OAuth scope minimization
We request the minimum OAuth scopes needed to deliver the value loop. For email connections (Gmail, Microsoft 365), we ask for read-and-draft scopes only — we never request send-on-your-behalf scopes. The fleet drafts into your inbox; you send from your own account.
For file stores (Google Drive, OneDrive), we request the narrowest read scope that lets the fleet ingest the folder you point us at. We never request write scopes for files we don't author. For accounting (QuickBooks Online), we request read-only scopes for reconciliation; we never initiate journal entries or transfers.
You can revoke any OAuth grant at any time from your connected system's app dashboard or from inside the agentplain workspace — revocation takes effect immediately and the fleet ceases reading that source on the next cron fire.
Audit logs
Every agent action — every draft, every flag, every handoff, every configuration change — writes an append-only row to the workspace's handoff log. The log is visible to the workspace owner inside the product and is retained for the life of the workspace. Append-only means no agent and no admin can rewrite history; corrections happen as new rows that reference the original.
Customer-facing outputs (every queued draft, every approved send, every rejected draft) carry full provenance — which skill drafted it, which connectors it pulled context from, which compliance gates it passed through.
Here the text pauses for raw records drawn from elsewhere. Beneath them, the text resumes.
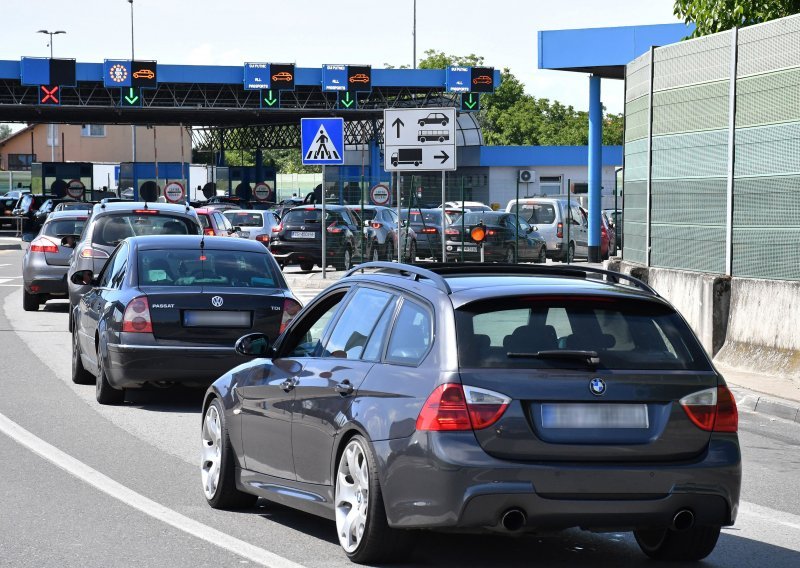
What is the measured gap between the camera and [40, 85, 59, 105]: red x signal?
217ft

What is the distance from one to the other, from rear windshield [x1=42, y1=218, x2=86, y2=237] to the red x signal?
137 ft

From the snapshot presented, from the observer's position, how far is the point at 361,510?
6.64 metres

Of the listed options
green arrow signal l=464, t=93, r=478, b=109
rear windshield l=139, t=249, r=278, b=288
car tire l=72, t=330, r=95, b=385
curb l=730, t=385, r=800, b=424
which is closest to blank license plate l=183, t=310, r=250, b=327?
rear windshield l=139, t=249, r=278, b=288

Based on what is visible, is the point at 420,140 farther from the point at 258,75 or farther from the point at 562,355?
the point at 258,75

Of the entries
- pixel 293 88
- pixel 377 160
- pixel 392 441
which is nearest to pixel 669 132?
pixel 392 441

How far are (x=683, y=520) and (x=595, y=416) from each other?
0.60 meters

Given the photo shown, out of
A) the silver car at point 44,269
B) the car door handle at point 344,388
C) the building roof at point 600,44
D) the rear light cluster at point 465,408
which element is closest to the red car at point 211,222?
the silver car at point 44,269

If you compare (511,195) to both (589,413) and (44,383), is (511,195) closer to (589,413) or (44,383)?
(44,383)

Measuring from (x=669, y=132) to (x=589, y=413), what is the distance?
12.9 metres

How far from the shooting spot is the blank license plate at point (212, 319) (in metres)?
12.6

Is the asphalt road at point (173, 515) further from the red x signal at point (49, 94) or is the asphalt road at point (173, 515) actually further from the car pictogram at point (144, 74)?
the red x signal at point (49, 94)

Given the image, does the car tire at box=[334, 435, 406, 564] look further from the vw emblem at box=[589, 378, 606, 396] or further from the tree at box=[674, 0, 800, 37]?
the tree at box=[674, 0, 800, 37]

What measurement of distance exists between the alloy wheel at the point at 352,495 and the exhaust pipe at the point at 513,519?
70 centimetres

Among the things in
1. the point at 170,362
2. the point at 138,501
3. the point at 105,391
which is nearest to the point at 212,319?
the point at 170,362
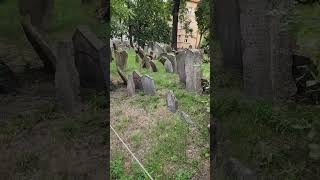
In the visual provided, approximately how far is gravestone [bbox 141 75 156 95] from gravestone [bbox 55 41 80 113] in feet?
4.24

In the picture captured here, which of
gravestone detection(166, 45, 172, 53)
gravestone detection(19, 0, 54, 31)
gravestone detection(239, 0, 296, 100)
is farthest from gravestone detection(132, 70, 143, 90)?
gravestone detection(239, 0, 296, 100)

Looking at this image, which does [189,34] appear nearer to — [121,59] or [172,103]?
[121,59]

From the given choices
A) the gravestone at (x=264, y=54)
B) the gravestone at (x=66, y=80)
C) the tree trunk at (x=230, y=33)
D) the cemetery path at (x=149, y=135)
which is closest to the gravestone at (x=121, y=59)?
the cemetery path at (x=149, y=135)

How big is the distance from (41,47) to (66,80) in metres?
0.37

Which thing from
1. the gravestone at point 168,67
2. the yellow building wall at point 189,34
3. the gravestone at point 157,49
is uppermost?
the yellow building wall at point 189,34

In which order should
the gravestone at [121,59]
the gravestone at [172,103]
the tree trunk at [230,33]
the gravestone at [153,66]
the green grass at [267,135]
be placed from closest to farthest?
the green grass at [267,135] → the tree trunk at [230,33] → the gravestone at [172,103] → the gravestone at [121,59] → the gravestone at [153,66]

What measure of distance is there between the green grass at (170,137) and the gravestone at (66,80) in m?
0.65

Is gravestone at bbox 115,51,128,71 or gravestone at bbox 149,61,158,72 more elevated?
gravestone at bbox 115,51,128,71

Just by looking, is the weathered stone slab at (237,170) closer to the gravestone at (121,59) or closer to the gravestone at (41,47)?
the gravestone at (41,47)

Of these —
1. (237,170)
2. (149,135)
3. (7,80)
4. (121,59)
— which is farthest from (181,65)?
(237,170)

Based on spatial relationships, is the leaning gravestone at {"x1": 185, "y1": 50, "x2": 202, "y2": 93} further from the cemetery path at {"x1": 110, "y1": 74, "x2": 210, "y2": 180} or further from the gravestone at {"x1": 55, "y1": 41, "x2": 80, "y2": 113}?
the gravestone at {"x1": 55, "y1": 41, "x2": 80, "y2": 113}

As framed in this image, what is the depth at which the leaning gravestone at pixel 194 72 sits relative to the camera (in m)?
5.30

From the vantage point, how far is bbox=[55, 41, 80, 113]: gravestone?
3734mm

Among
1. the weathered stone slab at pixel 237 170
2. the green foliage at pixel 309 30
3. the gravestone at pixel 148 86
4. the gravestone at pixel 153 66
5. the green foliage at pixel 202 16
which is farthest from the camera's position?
the gravestone at pixel 153 66
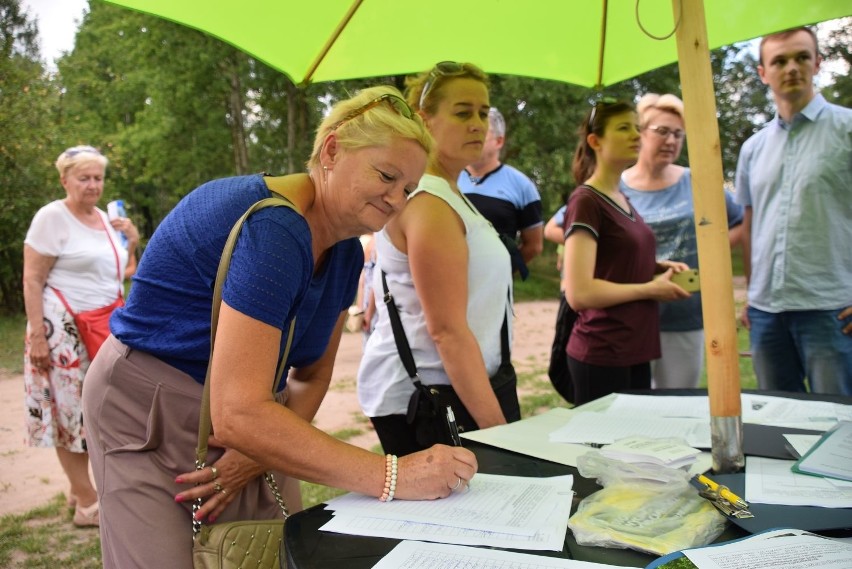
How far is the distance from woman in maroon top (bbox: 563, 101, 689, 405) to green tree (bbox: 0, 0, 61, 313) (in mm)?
14320

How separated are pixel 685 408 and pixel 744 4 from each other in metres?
1.34

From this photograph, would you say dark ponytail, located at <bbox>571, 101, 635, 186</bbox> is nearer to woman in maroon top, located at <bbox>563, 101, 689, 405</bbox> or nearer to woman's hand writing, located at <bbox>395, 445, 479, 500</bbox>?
woman in maroon top, located at <bbox>563, 101, 689, 405</bbox>

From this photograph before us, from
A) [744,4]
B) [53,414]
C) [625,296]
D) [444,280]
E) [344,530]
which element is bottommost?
[53,414]

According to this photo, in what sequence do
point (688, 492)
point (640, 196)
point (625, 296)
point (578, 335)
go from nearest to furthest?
point (688, 492)
point (625, 296)
point (578, 335)
point (640, 196)

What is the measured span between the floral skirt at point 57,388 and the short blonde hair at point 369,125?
286 centimetres

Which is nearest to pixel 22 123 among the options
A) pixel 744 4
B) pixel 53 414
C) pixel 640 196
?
pixel 53 414

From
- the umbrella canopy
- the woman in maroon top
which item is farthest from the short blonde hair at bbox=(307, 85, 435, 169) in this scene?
the woman in maroon top

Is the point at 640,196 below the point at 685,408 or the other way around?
the other way around

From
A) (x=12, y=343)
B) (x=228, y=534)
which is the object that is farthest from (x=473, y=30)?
(x=12, y=343)

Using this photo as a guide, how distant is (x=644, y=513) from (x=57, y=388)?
351cm

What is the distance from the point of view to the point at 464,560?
1.06m

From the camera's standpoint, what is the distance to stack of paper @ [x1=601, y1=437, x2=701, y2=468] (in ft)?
4.66

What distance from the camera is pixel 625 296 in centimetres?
254

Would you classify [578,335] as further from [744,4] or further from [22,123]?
[22,123]
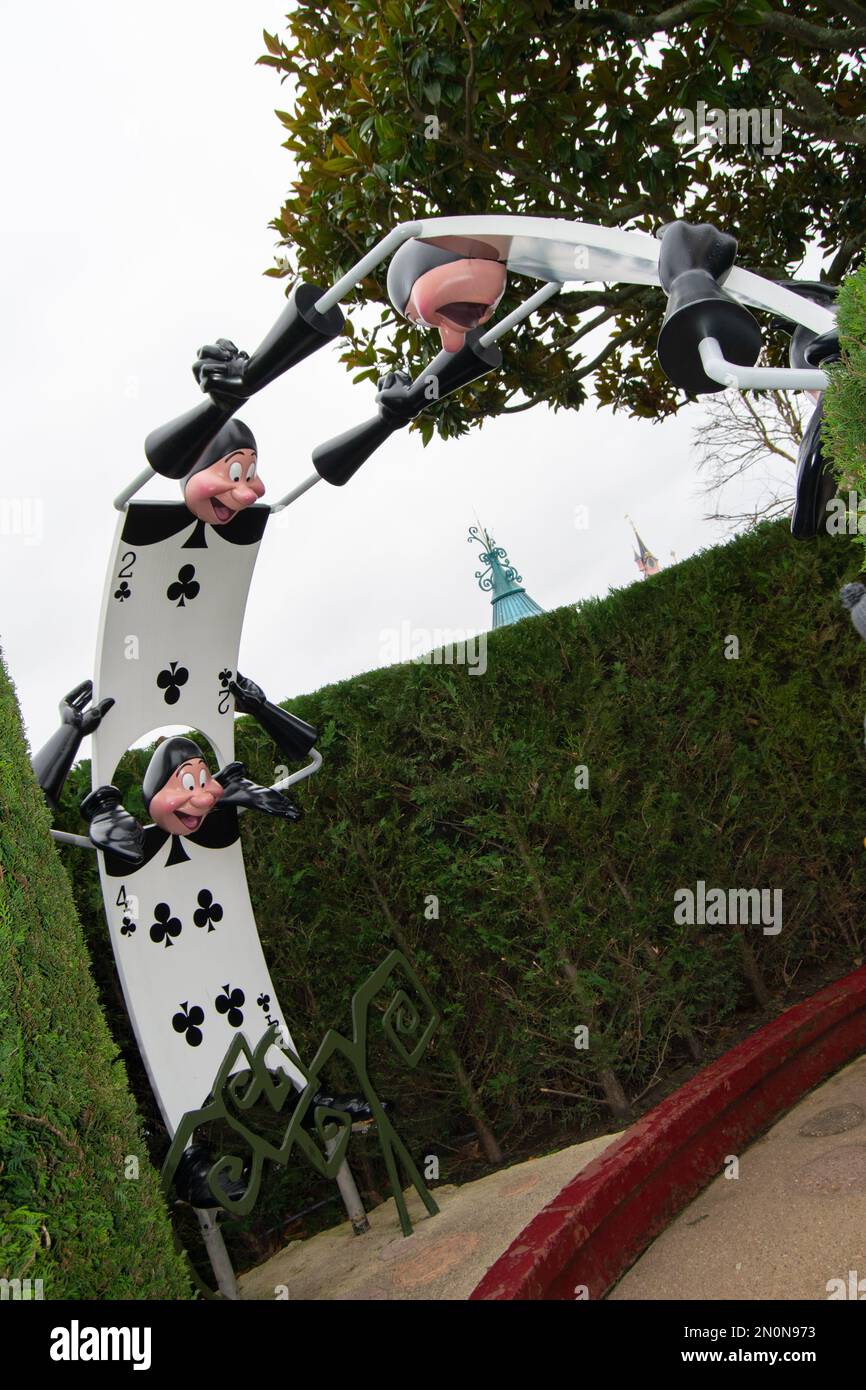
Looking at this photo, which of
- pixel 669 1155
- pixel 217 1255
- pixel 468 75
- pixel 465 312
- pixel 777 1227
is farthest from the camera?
pixel 468 75

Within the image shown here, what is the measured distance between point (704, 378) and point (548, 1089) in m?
3.67

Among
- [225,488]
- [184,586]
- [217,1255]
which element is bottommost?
[217,1255]

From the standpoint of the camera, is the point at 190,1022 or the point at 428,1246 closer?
the point at 428,1246

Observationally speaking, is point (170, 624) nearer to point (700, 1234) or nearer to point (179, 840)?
point (179, 840)

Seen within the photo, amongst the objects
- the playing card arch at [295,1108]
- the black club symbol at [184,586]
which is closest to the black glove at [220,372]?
the black club symbol at [184,586]

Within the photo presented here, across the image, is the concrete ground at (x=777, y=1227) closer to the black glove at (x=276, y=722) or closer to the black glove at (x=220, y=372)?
the black glove at (x=276, y=722)

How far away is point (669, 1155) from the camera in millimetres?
3344

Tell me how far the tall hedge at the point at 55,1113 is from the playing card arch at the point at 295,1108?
2.25ft

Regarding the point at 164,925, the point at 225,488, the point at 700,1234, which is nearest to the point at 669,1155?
the point at 700,1234

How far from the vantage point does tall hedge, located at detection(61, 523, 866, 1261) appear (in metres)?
4.62

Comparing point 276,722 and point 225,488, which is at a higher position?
point 225,488

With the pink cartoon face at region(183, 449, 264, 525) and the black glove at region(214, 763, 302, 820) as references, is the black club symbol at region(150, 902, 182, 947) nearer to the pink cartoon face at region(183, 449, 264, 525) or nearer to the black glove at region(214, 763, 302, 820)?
the black glove at region(214, 763, 302, 820)

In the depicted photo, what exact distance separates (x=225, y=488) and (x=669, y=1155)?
312 centimetres
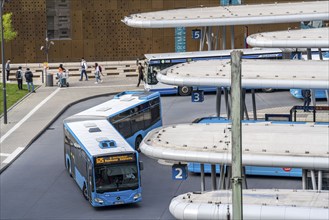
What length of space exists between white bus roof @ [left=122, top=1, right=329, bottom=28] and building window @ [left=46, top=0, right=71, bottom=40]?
28.8m

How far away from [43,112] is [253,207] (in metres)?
36.0

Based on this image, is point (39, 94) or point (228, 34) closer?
point (39, 94)

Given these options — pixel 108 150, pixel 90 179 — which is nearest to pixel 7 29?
pixel 108 150

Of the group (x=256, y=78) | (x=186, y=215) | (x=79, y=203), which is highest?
Answer: (x=256, y=78)

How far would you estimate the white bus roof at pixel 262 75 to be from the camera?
97.1 ft

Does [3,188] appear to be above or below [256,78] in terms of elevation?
below

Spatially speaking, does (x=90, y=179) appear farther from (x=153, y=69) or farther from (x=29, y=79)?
(x=29, y=79)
This is the "open feedback loop" we describe on the marketing site.
Credential handling
Production secrets — database connection strings, OAuth client secrets, the encryption key, the model API key, the Stripe key — live only in our hosting provider's encrypted environment store (Vercel). They are never committed to source control, never logged, and never returned in API responses or error traces.
Internal access to the production environment is limited to the workspace owner (Conner Chambers) and is gated behind multi-factor authentication on the Vercel account. There is no shared admin account; engineering changes are deployed through Git, not through dashboard edits.
Subprocessor security
We use the named subprocessors listed in our privacy policy. Each is selected and configured to match the security posture described here: TLS in transit, encryption at rest, no-training on customer data (Anthropic), PII scrubbing before transmission (Sentry).
Incident response
If we detect or are notified of a security incident affecting customer data, we will: (1) contain the incident within 24 hours of confirmed detection; (2) notify affected workspace owners by email within 72 hours of confirming the scope; (3) publish a post-mortem with root cause, timeline, and remediation steps. Notification windows compress for incidents we judge to warrant immediate disclosure regardless of investigation status.
Report a suspected vulnerability or incident to hello@agentplain.com. We respond within one business day to vulnerability reports and do not pursue legal action against good-faith security research.
Backups + disaster recovery
The primary Postgres database is backed up daily with point-in-time recovery enabled. Backups are encrypted at rest and rolled off after 30 days. We do not restore from backups except to recover from a service-affecting incident, and we never read backup contents in the course of normal operations.